If, somewhere, there's a rating system for coincidences -- a scale ranging from the ordinary to the almost miraculous -- then the one that played out when President Obama spoke to the NAACP on on Thursday night has to rank pretty high. That the first black man to be elected president of the United States could speak to the NAACP 's annual convention was miracle enough, of course. But this convention also just happened to mark the great civil rights organization's centennial.
Obama, obviously, went out of his way to recognize the milestone, and to acknowledge the role the NAACP had played in his election.
"What we celebrate tonight is not simply the journey the NAACP has traveled, but the journey that we, as Americans, have traveled over the past one hundred years," the president said at the beginning of his address, according to his prepared remarks.

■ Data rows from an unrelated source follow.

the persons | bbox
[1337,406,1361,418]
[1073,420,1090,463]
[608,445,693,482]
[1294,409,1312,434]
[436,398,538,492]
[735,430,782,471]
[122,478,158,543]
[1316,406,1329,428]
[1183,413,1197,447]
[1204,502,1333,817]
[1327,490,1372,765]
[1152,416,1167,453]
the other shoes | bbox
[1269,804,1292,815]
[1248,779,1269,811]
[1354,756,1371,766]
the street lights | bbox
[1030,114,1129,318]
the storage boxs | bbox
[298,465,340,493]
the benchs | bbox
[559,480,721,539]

Speaking of civil rights leaders and workers from the NAACP, Obama continued, "Because of what they did, we are a more perfect union. Because Jim Crow laws were overturned, black CEOs today run Fortune 500 companies. Because civil rights laws were passed, black mayors, governors, and Members of Congress serve in places where they might once have been unable to vote. And because ordinary people made the civil rights movement their own, I made a trip to Springfield a couple years ago -- where Lincoln once lived, and race riots once raged -- and began the journey that has led me here tonight as the 44th President of the United States of America."